(Beginning of Exercise passage)
Monday, 27 January, 2020


Nowadays many people are familiar with the word Yoga and have some idea of what Yoga is, the most common understanding being that people perform some kind of postures (asanas) which are meant to restore one to health and vitality.

However, asanas only form a part of Yoga. A very important, and often neglected, practice is Pranayama – the science of breath. We find that as Yoga practitioners deepen their own practice of Yoga, they will eventually take to the practice of Pranayama with increasing enthusiasm as they discover the significant benefits that accrue from this sublime art and science.

Some people think that pranayama is an esoteric practice, especially when they see Yoga practitioners sitting in a cross-legged posture with their fingers touching their nose and looking blissfully happy and serene. Certainly, this is an illustration of a particular type of pranayama practice but it is not the essence; and pranayama can be begun very simply.

It is important to recognise that the breath is the very substance and support of life itself. No-one can live without the breath. The one sign of life that a life saver looks for is that of the breath. We can go without food for many days, even without water; but it is impossible to remain without the breath even for a few seconds. It is the breath that gives life; in fact the breath itself is life.

Not only does the breath give the essential molecules such as oxygen but something far more significant: Prana. Prana is the Yogic term for energy. The breath supplies the body (as well as the mind) with energy of the universe. It is on account of Prana that the body and mind can function. If there is an abundance of Prana and it is functioning well, then there is mental, emotional, bodily and spiritual well-being.

Pranayama hence concerns itself with making efficient use of this life-giving and life-sustaining power by engaging even in very simple practices. If you sit quietly in any posture (even on a chair) with your body erect and listen to the sound of your breath and observe the rhythm of your breath, you are already practicing Pranayama.

Erect and listen to the sound of your breath and observe the rhythm of your breath, you are already practicing Pranayama. Merely by paying attention to your breathing you will find that the breath deepens and lengthens spontaneously, without any effort. (The word Pranayama itself means ‘lengthening of Prana’ and hence any practice that achieves this can be called Pranayama).
(End of Exercise passage)
(Beginning of Supplied information)
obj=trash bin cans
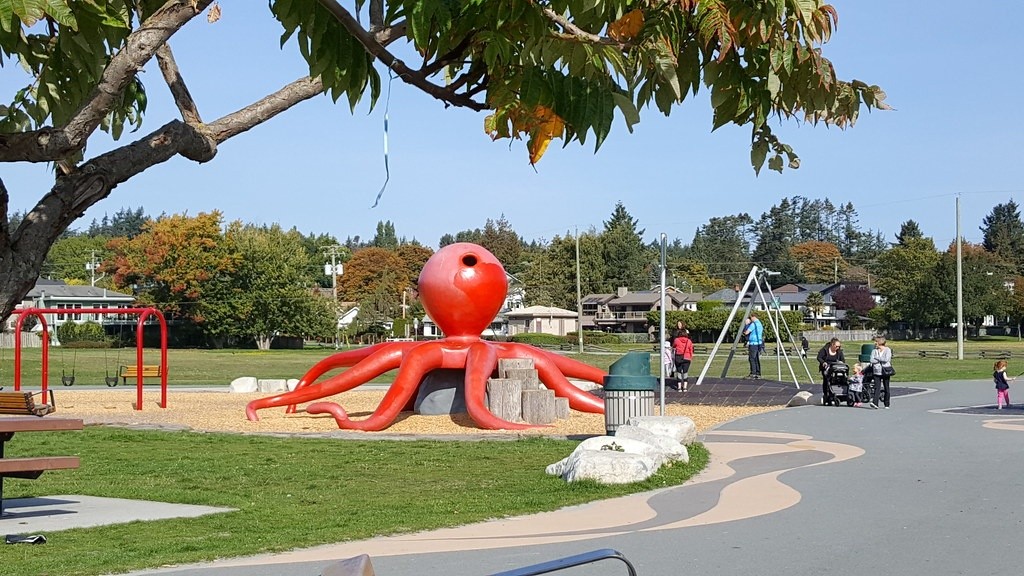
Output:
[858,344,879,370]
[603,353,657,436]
(End of Supplied information)
(Beginning of Supplied information)
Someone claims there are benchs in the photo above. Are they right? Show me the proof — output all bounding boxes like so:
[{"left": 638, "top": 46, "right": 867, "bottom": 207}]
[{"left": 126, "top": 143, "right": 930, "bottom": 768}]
(End of Supplied information)
(Beginning of Supplied information)
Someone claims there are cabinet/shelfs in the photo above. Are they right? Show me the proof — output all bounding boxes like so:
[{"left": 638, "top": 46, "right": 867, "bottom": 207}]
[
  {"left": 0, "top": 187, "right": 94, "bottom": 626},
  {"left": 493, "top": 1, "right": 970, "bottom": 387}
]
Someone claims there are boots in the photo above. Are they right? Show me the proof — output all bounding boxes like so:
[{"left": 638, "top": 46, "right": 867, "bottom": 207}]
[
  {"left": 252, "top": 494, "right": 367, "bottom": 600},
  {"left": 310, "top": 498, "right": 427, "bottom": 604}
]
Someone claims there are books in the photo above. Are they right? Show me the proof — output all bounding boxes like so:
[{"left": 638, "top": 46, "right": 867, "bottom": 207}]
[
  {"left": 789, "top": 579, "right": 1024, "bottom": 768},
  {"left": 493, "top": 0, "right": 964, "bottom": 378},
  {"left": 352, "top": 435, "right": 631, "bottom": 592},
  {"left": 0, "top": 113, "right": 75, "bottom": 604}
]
(End of Supplied information)
= Task objective =
From the pranayama passage, set down word for word the stretch starting at "Some people think" and ending at "begun very simply.".

= Response to the exercise =
Some people think that pranayama is an esoteric practice, especially when they see Yoga practitioners sitting in a cross-legged posture with their fingers touching their nose and looking blissfully happy and serene. Certainly, this is an illustration of a particular type of pranayama practice but it is not the essence; and pranayama can be begun very simply.